## Problem
Pick up the article below on expat investment choices in Australia and continue it from its last sentence.

## Passage for review
On the whole the value of various classic cars comes down to their rarity value although at this point in time there is renewed demand because of the state of worldwide stock markets. An investment in classic cars is in theory a long-term investment because these assets may be very difficult to liquidate at an acceptable price at short notice. Therefore, if you are looking to invest in classic cars, whether an enthusiast or investor, you should probably look on these assets as long-term investments as opposed to potentially short-term cash cows. There is also some debate as to whether these markets will be as popular as and when stock markets returned to favour but that is another debate for another day.
As with many of the more provincial investment sectors outside of the traditional stock market and property sectors, there has been renewed interest in art in light of the ongoing worldwide economic difficulties. While some may see the art market as something of a niche market it is worth mentioning that the market itself is worth around US$100 billion per annum with around 30% of this investment coming from China. When you take into account the fact that China is currently enjoying economic growth which few other countries in the world can even dream of at this point perhaps it is not surprising to see investor enthusiasm.
If you’re looking to invest in the art market, again whether as an enthusiast or investor, you do need to be fully aware of the peaks and troughs the sector can and does experience together with how fashions and trends can impact prices very quickly. As a consequence it is highly advisable to take professional financial advice before committing yourself to a significant investment and indeed it is worth considering what percentage of your overall investment portfolio should go to this arena.
Stocks and shares (8.82%)
It is a shock to see stocks and shares so far down the list of potential investment opportunities for expats living in Australia when you bear in mind they are the basis of each and every economy around the world. Local stock markets not only offer investors the chance to trade their investments but also offer companies and governments the opportunity to raise funds direct from investors. However, if you take into account the current economic climate around the world and the impact this has had on each and every stock market then perhaps it is a little less surprising to see investors withdrawing from this particular arena in the short term.
In the longer term, as economies begin to stabilise and grow, it is highly likely that we will see a return to more traditional stocks and shares investments as stock markets move back into favour. The very fact there is a significant number of worldwide investors currently licking their wounds with large investment losses has perhaps not helped investor sentiment although human nature often leads us to the overly pessimistic in times of trouble and overly optimistic in times of growth. At this moment in time it is difficult to say when stock markets will return to favour but the very fact they are the focal point of every economy around the world means that at some point they will rise again.
Fine wine (0%)
The fine wines market attracted no votes from expats living in Australia which is perhaps a little surprising when you bear in mind the country’s reputation in the fine wines market. This is a market which continues to grow, attracting investors from Asia, Russia, Europe, South America and India to name but a few. It is also one of the more provincial investment markets which has benefited not only from genuine investor demand but also a flight to “perceived safe investments” by investors who have had their fingers burnt on the stock market.
It would be interesting to see why fine wines have attracted so little interest in Australia when you bear in mind the increased exposure across Europe and across the world. It may well be the fact that this is again a specialised market where you need to take professional advice to give yourself the best chance of making money. It may also be that some investors believe you have to physically buy fine wines when in reality you can buy a share of pooled investment funds which will invest across a whole range of fine wines on your behalf. These units are more liquid than the fine wine investments themselves if you pardon the pun.

## Dataset content
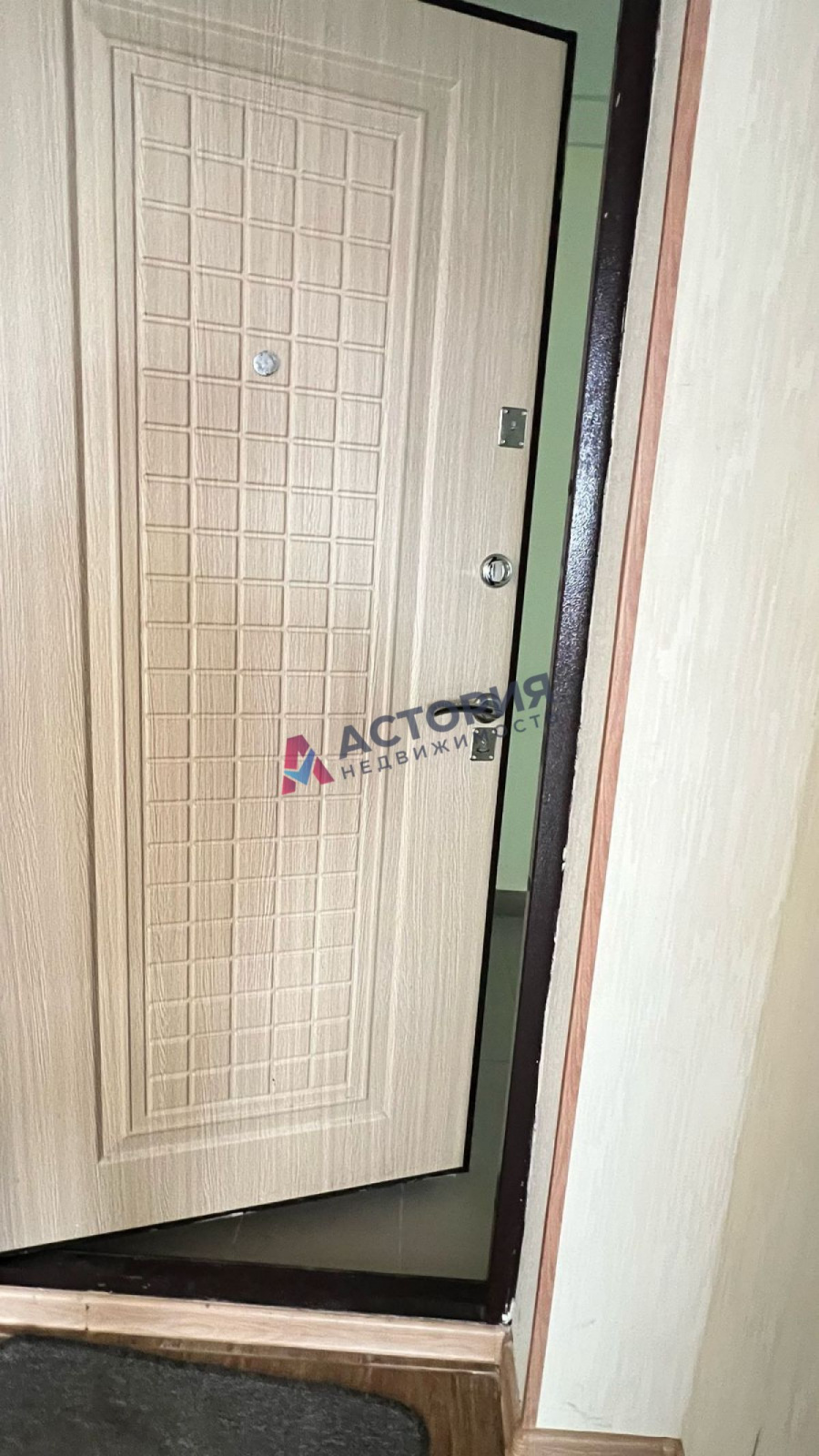 Восточная (Левобережный мкр) ул 10, 1к, 2/5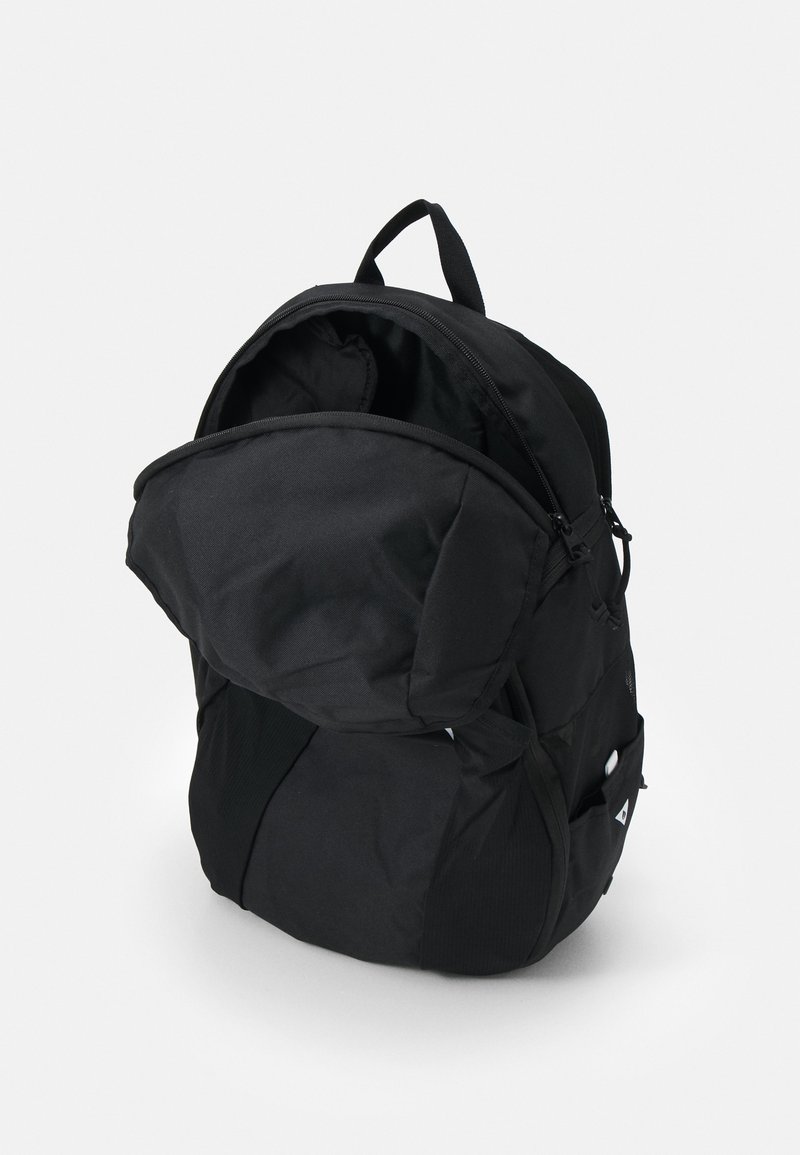 Nike Performance Nike Performance ACADEMY TEAM UNISEX - Rucksack Osterangebot
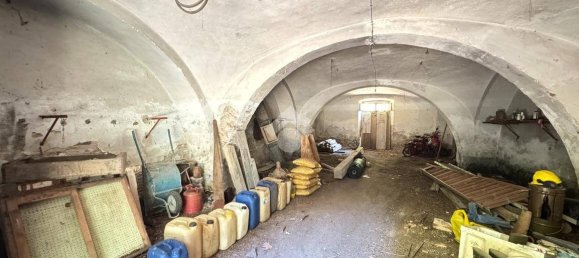 2 Schlafzimmer Villa in Cascina, Italy, Nr. 303930 8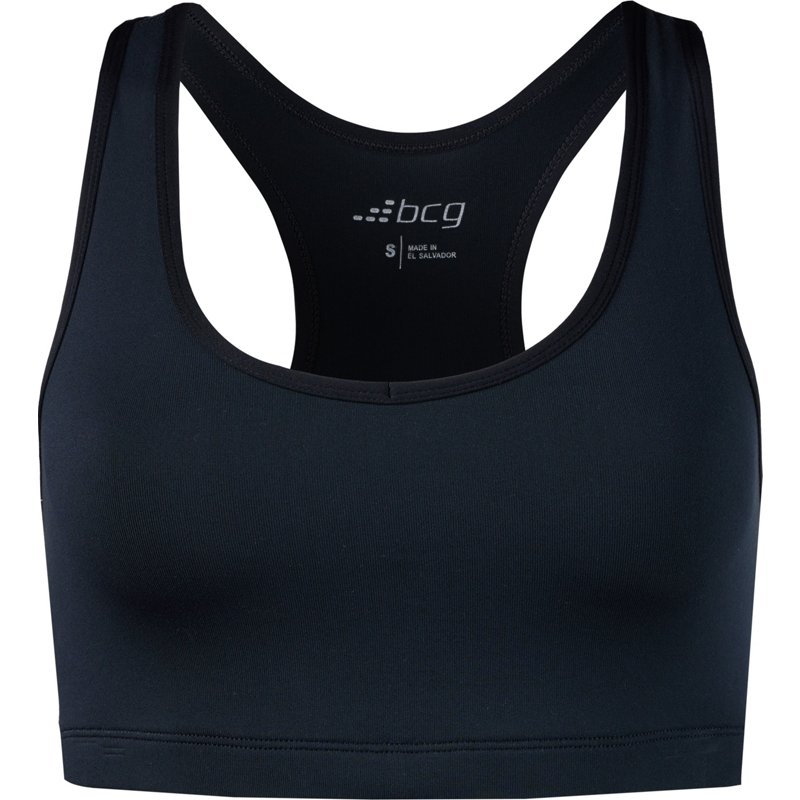 Bcg Women's Trainin… - image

## Reply
The antiques market in Australia would appear to be relatively non-existent according to this poll carried out on the expatforum.com amongst expats living in the country. This is all the more interesting when you bear in mind that experts have seen growing interest in the antiques market as stock markets around the world continue to struggle. Again, this is a highly specialised area of the investment arena and one which does require professional advice before committing any significant funds.
It would be interesting to see why there were no votes for this particular investment sector and indeed whether it is something which can be encouraged and nurtured in the Australian investment arena of the future. There may well be genuine domestic demand for antiques which has so far passed expats by or it may just be the fact that more and more people are now looking towards property both as an investment and as somewhere to live.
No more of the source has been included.